■ **Exercise requirements**
• A. In the article on the 2013 papal election, please rewrite the stretch from "The death of" through "live to be 95?", swapping "poor health" for "ill health".
• B. According to the article on the 2013 papal election, on what date did Benedict XVI give his inaugural speech?

[[ Text, beginning ]]

A Closer Look at the 2013 Papal Election

David Martin | The Daily Knight

The death of Pope Benedict XVI on the Eve of the New Year has caused many to reflect more deeply on why His Holiness decided to abdicate the Chair of Peter on February 28, 2013. Was it really because of poor health? Does a man in excessively poor health live to be 95?


When Benedict XVI was elected pope on April 19, 2005, a cry of lamentation went up in the corridors of the Vatican deep-state similar to the shriek of lamentation that resounded throughout the American deep-state when President Trump was elected. As Vatican bureaucrats saw it, the election of Pope Benedict wasn’t supposed to happen. This went against all their plans to place on the Chair of Peter a Marxist puppet who would advance their clandestine plan of ending Catholic tradition and uniting the Church fully with the world.


From the day that Benedict was elected he was battling enemies on every side, whether it was the Muslims, the globalists, or the Modernists. And while he indeed had some health issues, they were brought on by undue pressures from Vatican liberals who wanted him out of office, the same who had tried many times to force Pope John Paul II out of office.


Benedict XVI Ousted


What it boils down to is that Benedict XVI was forced into vacating the Chair of Peter, but this was done under the guise of a resignation so as to not split the Barque of Peter asunder with controversy. Credible reports from 2015 indicate that Benedict XVI was coerced into stepping down, which was providentially foreshadowed in Benedict’s inaugural speech of April 24, 2005, when he said: "Pray for me, that I may not flee for fear of the wolves."


In Peter Seewald's biography Benedict XVI, His Life, he reveals that Pope Benedict told him that wicked cardinals pressured him into vacating the Chair of Peter. Benedict was brutally coerced by what he called this “Antichrist” cabal, which he said brought upon him pressures so great that remaining on the Throne would have literally killed him (via heart attack or even murder). These pressures left him no recourse but to act against his will.

[[ Text, end ]]
[[ Dataset records, beginning ]]

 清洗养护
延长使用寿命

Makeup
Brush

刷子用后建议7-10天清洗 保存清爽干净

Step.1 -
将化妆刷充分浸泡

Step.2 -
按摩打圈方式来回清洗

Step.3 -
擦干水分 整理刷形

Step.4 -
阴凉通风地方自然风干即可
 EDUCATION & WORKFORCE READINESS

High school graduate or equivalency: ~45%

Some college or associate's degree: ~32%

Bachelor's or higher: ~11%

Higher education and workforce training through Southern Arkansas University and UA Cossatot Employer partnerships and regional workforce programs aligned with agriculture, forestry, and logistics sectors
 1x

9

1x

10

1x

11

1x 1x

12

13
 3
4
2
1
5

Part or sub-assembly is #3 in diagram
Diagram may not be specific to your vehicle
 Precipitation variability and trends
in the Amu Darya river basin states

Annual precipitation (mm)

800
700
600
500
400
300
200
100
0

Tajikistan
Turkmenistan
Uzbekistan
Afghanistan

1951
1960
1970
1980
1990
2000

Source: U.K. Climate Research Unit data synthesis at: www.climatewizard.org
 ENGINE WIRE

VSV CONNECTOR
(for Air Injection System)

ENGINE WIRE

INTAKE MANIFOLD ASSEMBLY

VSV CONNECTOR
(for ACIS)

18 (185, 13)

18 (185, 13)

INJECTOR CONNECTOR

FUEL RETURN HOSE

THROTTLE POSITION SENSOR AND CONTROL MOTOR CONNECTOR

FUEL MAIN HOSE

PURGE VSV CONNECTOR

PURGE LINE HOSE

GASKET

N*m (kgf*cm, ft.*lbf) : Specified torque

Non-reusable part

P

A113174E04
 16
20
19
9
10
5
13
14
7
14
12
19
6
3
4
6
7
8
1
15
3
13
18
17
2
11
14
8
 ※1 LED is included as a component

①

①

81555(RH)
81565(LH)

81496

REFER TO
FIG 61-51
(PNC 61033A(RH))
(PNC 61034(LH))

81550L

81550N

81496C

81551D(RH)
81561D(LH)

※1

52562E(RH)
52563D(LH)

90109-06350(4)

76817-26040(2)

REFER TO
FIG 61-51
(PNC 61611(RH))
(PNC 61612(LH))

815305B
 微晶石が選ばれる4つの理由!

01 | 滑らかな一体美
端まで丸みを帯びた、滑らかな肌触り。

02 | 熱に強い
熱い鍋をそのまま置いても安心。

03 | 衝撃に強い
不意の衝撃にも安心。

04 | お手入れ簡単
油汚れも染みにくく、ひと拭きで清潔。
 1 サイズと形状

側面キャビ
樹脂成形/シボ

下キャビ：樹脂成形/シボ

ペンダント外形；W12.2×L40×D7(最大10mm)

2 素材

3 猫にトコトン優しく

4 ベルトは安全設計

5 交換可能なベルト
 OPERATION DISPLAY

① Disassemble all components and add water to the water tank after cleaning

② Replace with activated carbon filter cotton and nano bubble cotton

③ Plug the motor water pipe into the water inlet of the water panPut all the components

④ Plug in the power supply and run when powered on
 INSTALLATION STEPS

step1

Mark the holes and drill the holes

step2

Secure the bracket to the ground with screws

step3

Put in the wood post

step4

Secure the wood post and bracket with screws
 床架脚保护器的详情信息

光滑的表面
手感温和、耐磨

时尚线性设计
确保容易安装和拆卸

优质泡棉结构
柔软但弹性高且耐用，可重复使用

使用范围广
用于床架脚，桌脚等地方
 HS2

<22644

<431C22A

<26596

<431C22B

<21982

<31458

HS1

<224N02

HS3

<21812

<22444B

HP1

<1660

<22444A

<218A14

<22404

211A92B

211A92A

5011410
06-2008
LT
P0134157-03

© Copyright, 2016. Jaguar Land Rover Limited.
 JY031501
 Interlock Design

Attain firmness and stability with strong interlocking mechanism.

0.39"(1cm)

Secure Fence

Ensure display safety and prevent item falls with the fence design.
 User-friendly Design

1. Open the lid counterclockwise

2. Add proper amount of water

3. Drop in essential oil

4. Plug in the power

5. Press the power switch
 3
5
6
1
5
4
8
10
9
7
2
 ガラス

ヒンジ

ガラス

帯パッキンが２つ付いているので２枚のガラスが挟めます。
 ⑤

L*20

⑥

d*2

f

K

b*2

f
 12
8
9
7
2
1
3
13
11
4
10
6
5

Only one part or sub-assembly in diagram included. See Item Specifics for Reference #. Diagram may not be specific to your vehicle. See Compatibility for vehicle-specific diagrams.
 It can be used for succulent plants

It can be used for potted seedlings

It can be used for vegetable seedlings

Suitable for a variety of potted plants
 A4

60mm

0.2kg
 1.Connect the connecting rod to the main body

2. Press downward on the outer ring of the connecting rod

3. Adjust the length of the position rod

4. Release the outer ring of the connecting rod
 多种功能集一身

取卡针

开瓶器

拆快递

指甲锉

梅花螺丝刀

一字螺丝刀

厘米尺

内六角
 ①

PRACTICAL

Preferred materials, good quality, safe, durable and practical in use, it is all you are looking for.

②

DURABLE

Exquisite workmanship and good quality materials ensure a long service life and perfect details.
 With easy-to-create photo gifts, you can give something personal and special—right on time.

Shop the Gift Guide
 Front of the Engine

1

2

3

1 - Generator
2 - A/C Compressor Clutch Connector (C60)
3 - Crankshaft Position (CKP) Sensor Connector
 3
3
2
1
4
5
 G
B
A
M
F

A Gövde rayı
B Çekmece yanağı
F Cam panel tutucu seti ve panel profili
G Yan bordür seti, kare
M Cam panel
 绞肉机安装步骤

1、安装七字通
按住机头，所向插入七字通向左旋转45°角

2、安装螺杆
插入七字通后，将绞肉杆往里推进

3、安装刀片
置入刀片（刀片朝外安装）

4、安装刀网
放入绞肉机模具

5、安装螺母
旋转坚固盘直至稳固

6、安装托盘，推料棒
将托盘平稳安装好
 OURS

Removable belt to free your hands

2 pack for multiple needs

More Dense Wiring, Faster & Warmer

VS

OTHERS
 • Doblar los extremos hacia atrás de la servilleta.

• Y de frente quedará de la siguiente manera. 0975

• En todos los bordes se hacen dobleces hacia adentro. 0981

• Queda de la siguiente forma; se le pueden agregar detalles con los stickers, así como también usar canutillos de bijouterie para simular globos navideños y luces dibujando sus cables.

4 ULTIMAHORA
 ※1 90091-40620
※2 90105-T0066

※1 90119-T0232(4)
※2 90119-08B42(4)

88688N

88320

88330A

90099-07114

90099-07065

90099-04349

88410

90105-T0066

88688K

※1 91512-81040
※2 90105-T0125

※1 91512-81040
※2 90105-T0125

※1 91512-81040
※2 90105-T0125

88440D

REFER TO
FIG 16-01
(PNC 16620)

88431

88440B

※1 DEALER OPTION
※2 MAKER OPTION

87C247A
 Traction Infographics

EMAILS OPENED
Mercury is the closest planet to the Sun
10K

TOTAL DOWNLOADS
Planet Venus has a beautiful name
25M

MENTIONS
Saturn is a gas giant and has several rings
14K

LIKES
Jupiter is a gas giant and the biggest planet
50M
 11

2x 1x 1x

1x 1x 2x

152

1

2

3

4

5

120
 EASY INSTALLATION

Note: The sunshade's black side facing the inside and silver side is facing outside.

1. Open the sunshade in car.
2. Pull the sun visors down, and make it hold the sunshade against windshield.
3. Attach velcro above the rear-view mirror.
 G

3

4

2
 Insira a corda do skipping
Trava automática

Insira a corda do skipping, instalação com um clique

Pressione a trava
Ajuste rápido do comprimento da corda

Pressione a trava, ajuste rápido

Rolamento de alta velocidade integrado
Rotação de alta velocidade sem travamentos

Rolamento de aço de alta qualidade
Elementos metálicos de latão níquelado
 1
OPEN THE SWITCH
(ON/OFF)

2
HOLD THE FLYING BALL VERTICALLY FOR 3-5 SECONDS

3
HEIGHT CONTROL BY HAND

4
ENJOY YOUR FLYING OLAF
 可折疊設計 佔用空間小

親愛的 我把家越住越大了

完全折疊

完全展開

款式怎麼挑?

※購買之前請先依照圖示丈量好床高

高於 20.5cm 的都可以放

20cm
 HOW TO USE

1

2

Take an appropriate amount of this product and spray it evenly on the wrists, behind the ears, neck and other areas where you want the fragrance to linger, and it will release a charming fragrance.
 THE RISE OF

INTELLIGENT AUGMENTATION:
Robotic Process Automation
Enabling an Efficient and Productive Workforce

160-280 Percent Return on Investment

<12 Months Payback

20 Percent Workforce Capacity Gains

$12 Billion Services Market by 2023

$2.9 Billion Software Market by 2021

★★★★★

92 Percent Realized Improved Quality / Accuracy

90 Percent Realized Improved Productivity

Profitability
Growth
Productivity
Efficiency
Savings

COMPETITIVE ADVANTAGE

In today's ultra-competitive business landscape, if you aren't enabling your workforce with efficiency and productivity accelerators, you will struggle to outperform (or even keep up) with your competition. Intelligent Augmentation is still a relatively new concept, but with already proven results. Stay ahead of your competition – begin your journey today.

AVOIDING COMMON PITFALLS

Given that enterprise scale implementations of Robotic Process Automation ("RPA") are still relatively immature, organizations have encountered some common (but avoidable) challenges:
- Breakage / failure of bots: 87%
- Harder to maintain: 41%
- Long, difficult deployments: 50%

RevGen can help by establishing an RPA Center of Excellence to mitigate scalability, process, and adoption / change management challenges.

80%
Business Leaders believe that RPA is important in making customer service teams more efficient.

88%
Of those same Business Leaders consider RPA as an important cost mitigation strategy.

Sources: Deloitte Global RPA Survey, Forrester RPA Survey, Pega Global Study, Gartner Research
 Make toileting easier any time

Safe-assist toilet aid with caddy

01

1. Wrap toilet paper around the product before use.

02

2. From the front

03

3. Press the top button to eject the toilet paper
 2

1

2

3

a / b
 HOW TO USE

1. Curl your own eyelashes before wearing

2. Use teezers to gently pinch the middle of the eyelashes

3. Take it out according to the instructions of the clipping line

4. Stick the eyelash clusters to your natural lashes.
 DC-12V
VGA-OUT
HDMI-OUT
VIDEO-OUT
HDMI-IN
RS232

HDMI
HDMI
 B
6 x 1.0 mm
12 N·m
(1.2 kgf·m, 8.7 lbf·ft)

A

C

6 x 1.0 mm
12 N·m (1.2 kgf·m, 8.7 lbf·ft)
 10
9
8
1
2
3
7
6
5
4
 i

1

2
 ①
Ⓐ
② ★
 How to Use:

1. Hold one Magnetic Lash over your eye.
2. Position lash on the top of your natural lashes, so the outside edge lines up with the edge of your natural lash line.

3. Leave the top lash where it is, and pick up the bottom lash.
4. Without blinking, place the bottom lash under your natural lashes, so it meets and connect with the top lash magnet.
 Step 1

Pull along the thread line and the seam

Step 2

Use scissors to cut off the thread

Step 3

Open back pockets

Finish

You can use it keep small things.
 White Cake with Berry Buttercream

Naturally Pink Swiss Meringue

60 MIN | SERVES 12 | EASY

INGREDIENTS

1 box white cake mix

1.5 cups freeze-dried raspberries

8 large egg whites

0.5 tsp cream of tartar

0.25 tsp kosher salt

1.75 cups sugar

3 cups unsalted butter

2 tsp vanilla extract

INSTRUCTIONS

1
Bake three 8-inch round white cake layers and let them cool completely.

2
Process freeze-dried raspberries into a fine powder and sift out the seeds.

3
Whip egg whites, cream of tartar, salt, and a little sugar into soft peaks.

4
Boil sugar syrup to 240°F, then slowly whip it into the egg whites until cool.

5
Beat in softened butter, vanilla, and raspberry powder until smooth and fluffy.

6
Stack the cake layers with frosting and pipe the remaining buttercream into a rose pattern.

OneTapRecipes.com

[[ Dataset records, end ]]

■ **Responses by task**
• A.
The death of Pope Benedict XVI on the Eve of the New Year has caused many to reflect more deeply on why His Holiness decided to abdicate the Chair of Peter on February 28, 2013. Was it really because of ill health? Does a man in excessively ill health live to be 95?

• B. April 24, 2005